**Requirement**: List every phrase that the passage on sound localization acuity puts in parentheses.

**Text to read**:
####

The results of the comparative study are not straightforward (I find). Let us consider a few hypotheses. One hypothesis goes as follows. Sound localization acuity is directly related to the temporal precision of firing of auditory nerve fibers. If this precision is similar for all mammals, then this should correspond to a constant ITD threshold. In terms of angular threshold, sound localization acuity should then be inversely proportional to the largest ITD, and to head size. The same reasoning would go for intensity differences. Philosophically speaking, this corresponds to the classical information-processing view of perception: there is information about sound direction in the ITD, as reflected in the relative timing of spikes, and so sound direction can be estimated with a precision that is directly related to the temporal precision of neural firing. As I have argued many times in this blog, the flaw in the information-processing view is that information is defined with respect to an external reference (sound direction), which is accessible for an external observer. Nothing in the spikes themselves is about space: why would a difference in timing between two specific neurons produce a percept of space? It turns out that, of all the quantities the authors looked at, largest ITD is actually the worst predictor of sound localization acuity. Once the effect of best field of vision is removed, it is essentially uncorrelated (Fig. 8).

####

Records of spatial reasoning questions:
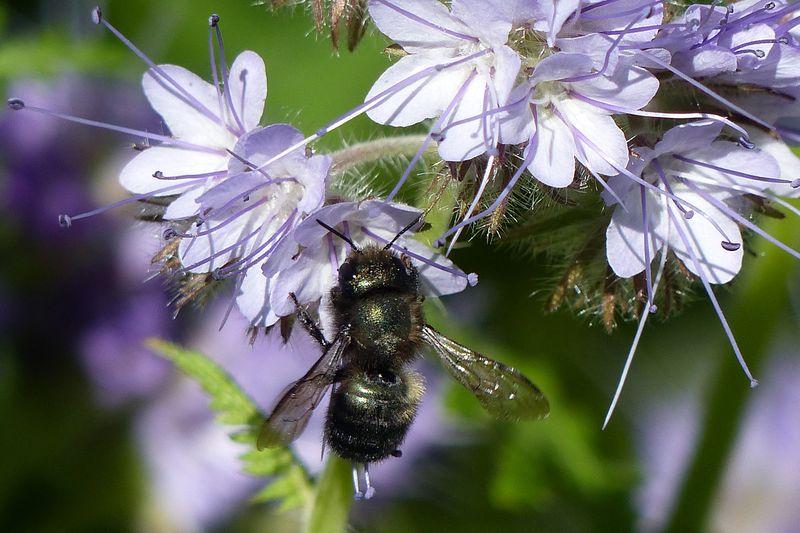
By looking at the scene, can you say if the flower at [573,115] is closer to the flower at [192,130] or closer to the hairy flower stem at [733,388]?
the flower at [192,130]

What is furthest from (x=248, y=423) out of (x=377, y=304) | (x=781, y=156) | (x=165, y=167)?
(x=781, y=156)

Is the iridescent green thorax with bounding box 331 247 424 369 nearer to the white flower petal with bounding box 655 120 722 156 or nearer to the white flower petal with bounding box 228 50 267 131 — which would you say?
the white flower petal with bounding box 228 50 267 131

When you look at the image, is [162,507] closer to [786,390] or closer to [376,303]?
[376,303]

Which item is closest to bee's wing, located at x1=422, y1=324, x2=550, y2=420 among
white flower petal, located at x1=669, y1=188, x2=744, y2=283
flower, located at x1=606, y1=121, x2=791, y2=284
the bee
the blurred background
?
the bee

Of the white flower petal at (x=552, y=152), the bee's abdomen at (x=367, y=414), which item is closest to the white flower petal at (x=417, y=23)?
the white flower petal at (x=552, y=152)

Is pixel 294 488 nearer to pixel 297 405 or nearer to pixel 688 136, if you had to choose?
pixel 297 405

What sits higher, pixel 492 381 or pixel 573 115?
pixel 573 115

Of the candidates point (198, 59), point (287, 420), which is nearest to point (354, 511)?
point (287, 420)
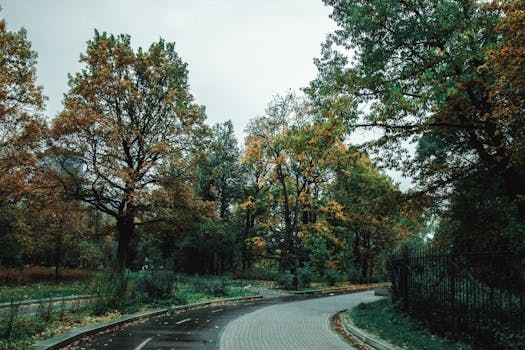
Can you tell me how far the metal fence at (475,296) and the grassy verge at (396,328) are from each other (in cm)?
35

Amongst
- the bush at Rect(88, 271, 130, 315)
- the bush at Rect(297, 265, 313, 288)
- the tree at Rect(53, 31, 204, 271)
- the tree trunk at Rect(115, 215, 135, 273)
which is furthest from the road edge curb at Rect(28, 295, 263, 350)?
the bush at Rect(297, 265, 313, 288)

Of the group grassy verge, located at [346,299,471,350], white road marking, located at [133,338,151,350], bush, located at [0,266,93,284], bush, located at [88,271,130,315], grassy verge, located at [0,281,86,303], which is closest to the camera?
grassy verge, located at [346,299,471,350]

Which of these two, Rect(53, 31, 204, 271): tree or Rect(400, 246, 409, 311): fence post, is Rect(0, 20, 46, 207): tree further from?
Rect(400, 246, 409, 311): fence post

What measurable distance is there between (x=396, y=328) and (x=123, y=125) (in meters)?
18.5

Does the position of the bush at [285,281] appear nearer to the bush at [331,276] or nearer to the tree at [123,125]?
the bush at [331,276]

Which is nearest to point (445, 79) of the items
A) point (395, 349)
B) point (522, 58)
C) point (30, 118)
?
point (522, 58)

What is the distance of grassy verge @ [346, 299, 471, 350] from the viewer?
28.5 feet

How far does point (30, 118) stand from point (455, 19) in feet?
70.6

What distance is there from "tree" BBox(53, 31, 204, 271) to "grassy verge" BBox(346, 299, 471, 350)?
1331 centimetres

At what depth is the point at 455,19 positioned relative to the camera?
11289 mm

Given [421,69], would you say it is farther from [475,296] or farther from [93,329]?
[93,329]

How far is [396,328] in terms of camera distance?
1094 centimetres

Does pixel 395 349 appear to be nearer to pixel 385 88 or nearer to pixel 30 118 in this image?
pixel 385 88

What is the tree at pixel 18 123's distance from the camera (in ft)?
67.2
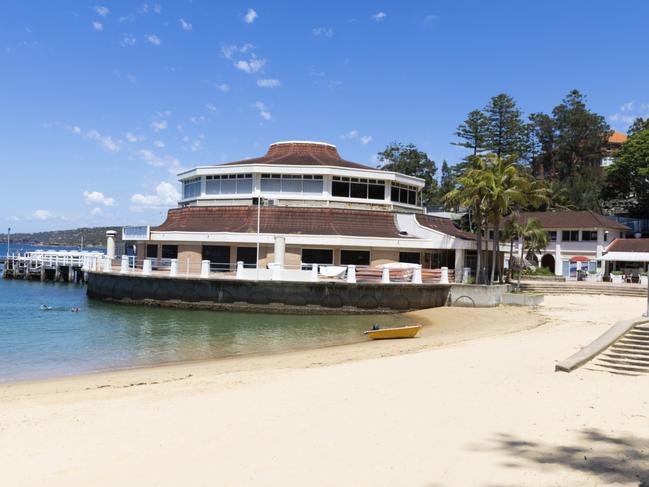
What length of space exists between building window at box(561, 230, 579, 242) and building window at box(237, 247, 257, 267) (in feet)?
113

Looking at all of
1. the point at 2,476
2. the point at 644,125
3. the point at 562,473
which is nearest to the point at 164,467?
the point at 2,476

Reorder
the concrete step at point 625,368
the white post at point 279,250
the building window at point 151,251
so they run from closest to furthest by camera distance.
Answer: the concrete step at point 625,368 → the white post at point 279,250 → the building window at point 151,251

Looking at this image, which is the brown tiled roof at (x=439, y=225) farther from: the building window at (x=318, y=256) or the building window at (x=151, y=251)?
the building window at (x=151, y=251)

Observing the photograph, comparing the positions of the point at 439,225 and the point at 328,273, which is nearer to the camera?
the point at 328,273

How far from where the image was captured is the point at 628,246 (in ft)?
183

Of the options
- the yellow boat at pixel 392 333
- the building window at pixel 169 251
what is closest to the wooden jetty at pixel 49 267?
the building window at pixel 169 251

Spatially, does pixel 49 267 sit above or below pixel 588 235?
below

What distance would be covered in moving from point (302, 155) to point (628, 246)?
32.4 meters

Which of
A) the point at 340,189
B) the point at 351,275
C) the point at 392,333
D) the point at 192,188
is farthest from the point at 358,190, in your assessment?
the point at 392,333

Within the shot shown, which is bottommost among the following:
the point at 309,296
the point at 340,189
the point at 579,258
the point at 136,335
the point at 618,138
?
the point at 136,335

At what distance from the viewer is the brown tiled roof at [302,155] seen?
156 feet

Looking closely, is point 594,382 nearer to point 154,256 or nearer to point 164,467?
point 164,467

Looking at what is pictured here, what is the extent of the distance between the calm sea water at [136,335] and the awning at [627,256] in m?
31.4

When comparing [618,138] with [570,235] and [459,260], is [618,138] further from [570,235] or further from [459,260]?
[459,260]
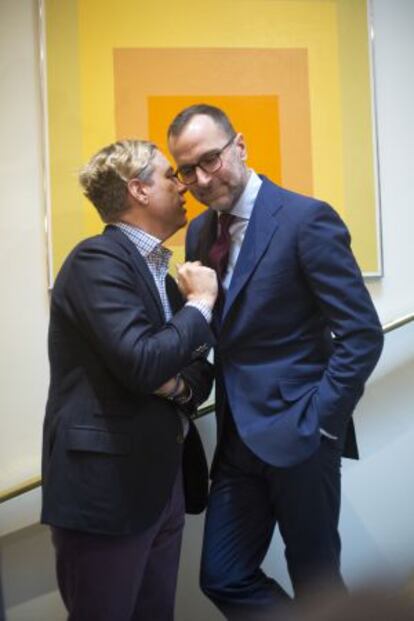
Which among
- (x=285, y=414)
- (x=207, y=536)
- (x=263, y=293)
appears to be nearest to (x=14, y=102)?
(x=263, y=293)

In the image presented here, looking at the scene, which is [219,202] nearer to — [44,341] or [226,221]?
[226,221]

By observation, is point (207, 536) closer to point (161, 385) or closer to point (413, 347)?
point (161, 385)

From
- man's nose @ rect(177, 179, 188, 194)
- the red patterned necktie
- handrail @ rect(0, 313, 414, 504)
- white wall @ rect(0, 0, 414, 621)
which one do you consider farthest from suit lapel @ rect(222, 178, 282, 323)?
white wall @ rect(0, 0, 414, 621)

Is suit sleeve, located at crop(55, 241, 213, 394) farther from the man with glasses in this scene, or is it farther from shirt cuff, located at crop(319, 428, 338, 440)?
shirt cuff, located at crop(319, 428, 338, 440)

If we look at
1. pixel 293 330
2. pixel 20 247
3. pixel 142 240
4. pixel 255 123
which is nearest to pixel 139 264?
pixel 142 240

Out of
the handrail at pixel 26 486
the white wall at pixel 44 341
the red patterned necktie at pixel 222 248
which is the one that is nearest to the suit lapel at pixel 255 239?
the red patterned necktie at pixel 222 248

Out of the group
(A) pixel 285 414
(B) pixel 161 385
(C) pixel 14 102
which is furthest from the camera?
(C) pixel 14 102

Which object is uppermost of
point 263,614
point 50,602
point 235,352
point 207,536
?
point 235,352

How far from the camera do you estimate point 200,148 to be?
158 centimetres

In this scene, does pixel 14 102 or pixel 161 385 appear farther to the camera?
pixel 14 102

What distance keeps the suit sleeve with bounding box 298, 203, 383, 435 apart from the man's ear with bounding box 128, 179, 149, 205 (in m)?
0.43

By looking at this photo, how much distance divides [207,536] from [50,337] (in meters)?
0.74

####

**Solution**:
- I find
- sound direction
- Fig. 8